And they carried the ark of God on a new cart, from the house of Abinadab, and Uzzah and Ahio were driving the cart. And David and all Israel were celebrating before God with all their might, with song and lyres and harps and tambourines and cymbals and trumpets. And when they came to the threshing floor of Chidon, Uzzah put out his hand to take hold of the ark, for the oxen stumbled. And the anger of the Lord was kindled against Uzzah, and he struck him down because he put out his hand to the ark, and he died there before God. And David was angry because the Lord had broken out against Uzzah. And that place is called Perez-uzza to this day

1 Samuel 6:1-7:2; 2 Samuel 6:1-11; 1 Chron. 13:1-4


Good intentions are great as long as they are Godly. David had a desire to bring the Ark of the Covenant back to Jerusalem so Israel would seek God again. Israel had not sought God during the time of Saul and so the Ark was unimportant to the life of Israel. David was going to rectify this problem by getting it back to the center of the life of Israel. His intention was driven by a Godly motivation. He recognized that Israel was out of sync with God and needed to restore His rightful place at the center of life for Israel. No other issue could be more important than getting the presence of God back at the heart of Israel (1 Chron. 13:1-4).

Good intentions are deadly if you don’t act godly. David knew Israel had not sought God during the rule of Saul (1 Chron. 13:3). Saul gave lip service about believing and serving God, but he did not learn to obey God.  He claimed to know God, but he struggled to obey God. Saul was not a victim of his circumstances as much as disobedient to God’s commands. He claimed to be God’s servant and he was supposed to help Israel keep God central, but it never happened. Saul was far too concerned about himself and it was a major distraction in surrendering to God.

Good intentions can have deadly results if not carried out in a godly way. Good intentions, at least for God’s people, can have deadly results if those intentions are not carried out God’s way. While David’s intentions were great, the process turned deadly.
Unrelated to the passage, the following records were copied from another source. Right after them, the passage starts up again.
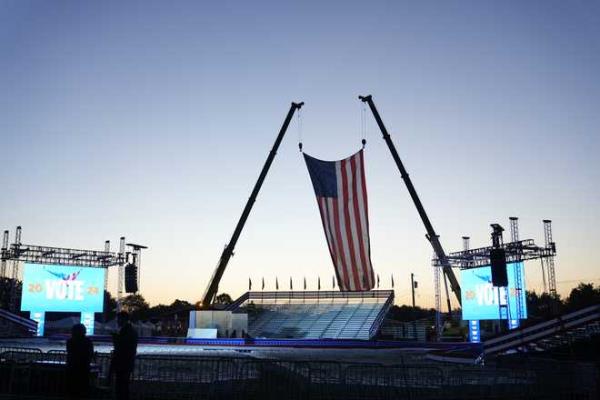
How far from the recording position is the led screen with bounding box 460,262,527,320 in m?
46.4

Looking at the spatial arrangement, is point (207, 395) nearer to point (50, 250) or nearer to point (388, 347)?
point (388, 347)

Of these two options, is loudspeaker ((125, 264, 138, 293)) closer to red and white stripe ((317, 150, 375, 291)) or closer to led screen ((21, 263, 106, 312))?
led screen ((21, 263, 106, 312))

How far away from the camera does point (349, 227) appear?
35312 mm

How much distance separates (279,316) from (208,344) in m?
29.4

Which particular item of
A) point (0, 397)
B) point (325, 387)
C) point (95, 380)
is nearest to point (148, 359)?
point (95, 380)

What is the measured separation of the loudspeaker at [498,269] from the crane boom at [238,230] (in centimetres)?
2761

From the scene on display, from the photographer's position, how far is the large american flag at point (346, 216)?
1348 inches

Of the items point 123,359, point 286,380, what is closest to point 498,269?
point 286,380

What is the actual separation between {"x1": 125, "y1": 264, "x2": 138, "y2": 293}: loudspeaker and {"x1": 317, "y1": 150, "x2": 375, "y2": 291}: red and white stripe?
1786 centimetres

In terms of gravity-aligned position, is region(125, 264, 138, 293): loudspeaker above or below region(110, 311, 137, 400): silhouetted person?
above

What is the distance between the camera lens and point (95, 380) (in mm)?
13305

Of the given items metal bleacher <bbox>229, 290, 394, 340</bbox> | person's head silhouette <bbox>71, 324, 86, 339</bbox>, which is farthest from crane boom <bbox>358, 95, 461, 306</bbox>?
person's head silhouette <bbox>71, 324, 86, 339</bbox>

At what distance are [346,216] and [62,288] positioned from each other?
98.9ft

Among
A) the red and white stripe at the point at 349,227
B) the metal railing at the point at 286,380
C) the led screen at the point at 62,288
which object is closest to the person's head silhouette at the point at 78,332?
the metal railing at the point at 286,380
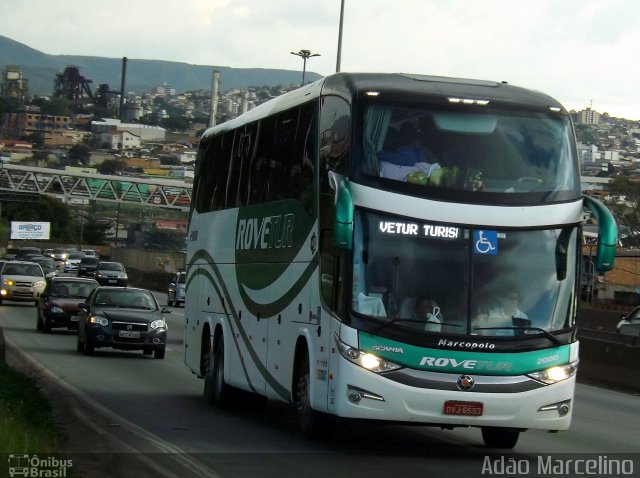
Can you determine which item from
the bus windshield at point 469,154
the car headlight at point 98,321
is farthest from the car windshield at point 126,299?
the bus windshield at point 469,154

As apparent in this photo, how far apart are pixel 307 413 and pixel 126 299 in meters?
16.0

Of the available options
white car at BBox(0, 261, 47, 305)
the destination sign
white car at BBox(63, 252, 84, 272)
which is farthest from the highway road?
white car at BBox(63, 252, 84, 272)

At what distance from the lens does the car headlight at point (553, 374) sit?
13.2 metres

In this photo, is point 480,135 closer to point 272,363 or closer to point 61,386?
point 272,363

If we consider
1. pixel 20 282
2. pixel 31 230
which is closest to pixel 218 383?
pixel 20 282

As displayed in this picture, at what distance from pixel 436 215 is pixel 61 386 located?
9306mm

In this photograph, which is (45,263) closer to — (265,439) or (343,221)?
(265,439)

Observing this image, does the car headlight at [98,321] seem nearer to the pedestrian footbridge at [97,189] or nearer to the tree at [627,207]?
the tree at [627,207]

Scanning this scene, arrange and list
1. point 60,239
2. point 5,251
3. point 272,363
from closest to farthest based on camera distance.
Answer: point 272,363, point 5,251, point 60,239

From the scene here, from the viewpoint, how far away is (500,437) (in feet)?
48.4

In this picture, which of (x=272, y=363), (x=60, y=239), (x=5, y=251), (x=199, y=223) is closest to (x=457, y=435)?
(x=272, y=363)

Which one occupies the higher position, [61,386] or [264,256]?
[264,256]

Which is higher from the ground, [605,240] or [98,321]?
[605,240]

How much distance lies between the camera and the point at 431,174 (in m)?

They chose to move the Ark by using a cart, very similar to the way the Philistines sent the Ark back to Israel after God punished them for taking the Ark captive (1 Samuel 6:1-7:2). David did not follow God’s will when it came to carrying the Ark to bring it to its new and proper resting place (1 Chron. 15:13).

Good intentions need to be carried out in godly manner. David was angry with God when he struck down Uzza. Uzza “saved” the Ark by grabbing it when the oxen nearly upset it (1 Chron. 13:10-11). In fact, David was not just angry, but he became afraid of God and abandoned the whole idea of getting the Ark back to the City of David because this horrible experience confused and terrified him. He finally realized his intention was right, but his implementation was unacceptable. When he realized they had not moved the Ark the way God instructed it to be moved, he felt the confidence to continue the journey (1 Chron. 15:11-15).
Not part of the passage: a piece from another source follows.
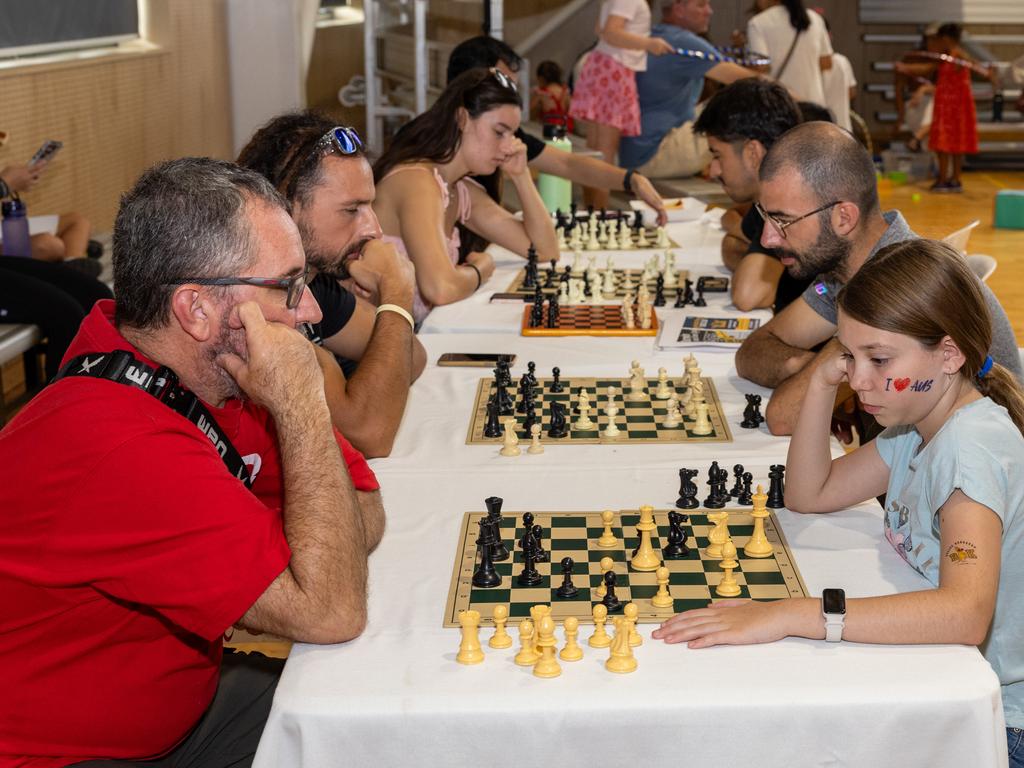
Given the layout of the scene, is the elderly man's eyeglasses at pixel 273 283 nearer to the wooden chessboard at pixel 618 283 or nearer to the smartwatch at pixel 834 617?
the smartwatch at pixel 834 617

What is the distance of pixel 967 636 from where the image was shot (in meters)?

We need to make sure all our intentions are godly. We need to be committed to doing what God calls us to do and doing it in the way that God directs us to do them. We need to listen to the prodding of the Spirit of God who energizes our heart to His assignment and then follow Him in obedience, so that He can accomplish His work through us. There is nothing more powerful than a Godly intention, nothing more deadly than a Godly intention that is not obeyed, and nothing more fruitless than a Godly intention that goes nowhere.